_Предложенный текст_.
==============================

Добавить в цитаты Настройки чтения

Страница 4 из 11



Не только процесс развития науки, сам исторический процесс XX века обнаружил действенность и актуальность мифологических моделей при создании политических мифов и стереотипов общественного поведения, причем, не в аспекте их обращенности к архаике, а именно в аспекте мифологизации их современных бытовых составляющих. М.Н. Эпштейн подчеркивал принципиальную разницу между мифопорождающей ситуацией в XX веке и в архаическую эпоху, поскольку новая мифология зарождается «в недрах общественного и технического прогресса» (Эпштейн, 1988. С.273) и мифологизирует события повседневной жизни: «Собрание в ЖЭКе; дежурство народной дружины; опускание избирательного бюллютеня… – все это элементы современной мистерии, по существу вполне ритуальные, потому что лишенные практического смысла и тем не менее необходимые обществу, чтобы сохранять контроль над индивидом, и необходимые индивиду, чтобы чувствовать себя вполне полноправным членом общества» (Эпштейн, 1988. С. 373–374). М. Элиаде к мифам современного мира относит коммунизм Маркса и нацизм, подчеркивая, что политические мифы продуцируют в первую очередь миф как «элемент цивилизации», воспринимаемый на микроуровне как «тип человеческого поведения», то есть сотворяют морфологию мифа по модели традиционных культур (Элиаде, 1996. С.27). Исследования в области политических и бытовых мифов, показывающие как возобновляется механизм порождения мифологического содержания применительно к новому явлению (например, анализ С.И. Дмитриевой рассказов о встрече с НЛО по жанровой аналогии с традиционной быличкой (Дмитриева, 2005. С. 133–159)), важны для осознания особенностей неомифологизма XX века уже в узком применении специфически к литературному процессу в том отношении, что именно они показывают: содержанием (явлением, объектом, типом поведения), подвергающимся мифологизации, может быть любое означаемое, означающееся через категории мифологического мышления. Именно эта специфичность порождения мифа в истории и культуре XX века ищет нового терминологического выражения, обращаясь к термину «неомифологизм».

==============================

_Фрагмент данных_.
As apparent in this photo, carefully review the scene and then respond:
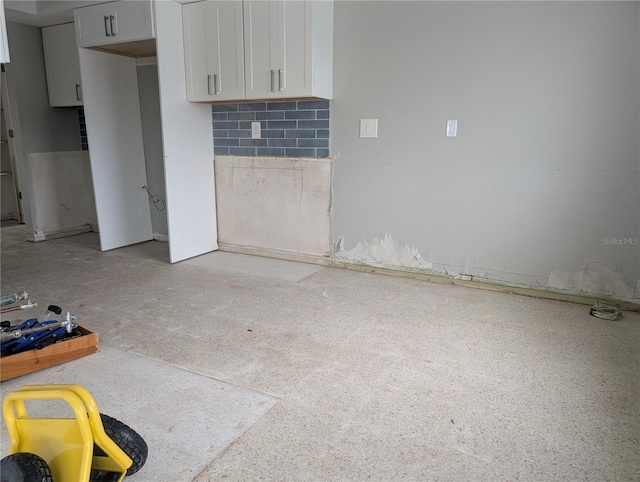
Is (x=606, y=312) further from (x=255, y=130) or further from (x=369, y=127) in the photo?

==============================

_Краткое задание_. Пожалуйста, ответьте по предложенному тексту: что М. Элиаде относит к мифам современного мира?

_Ответ на задание_. Коммунизм Маркса и нацизм.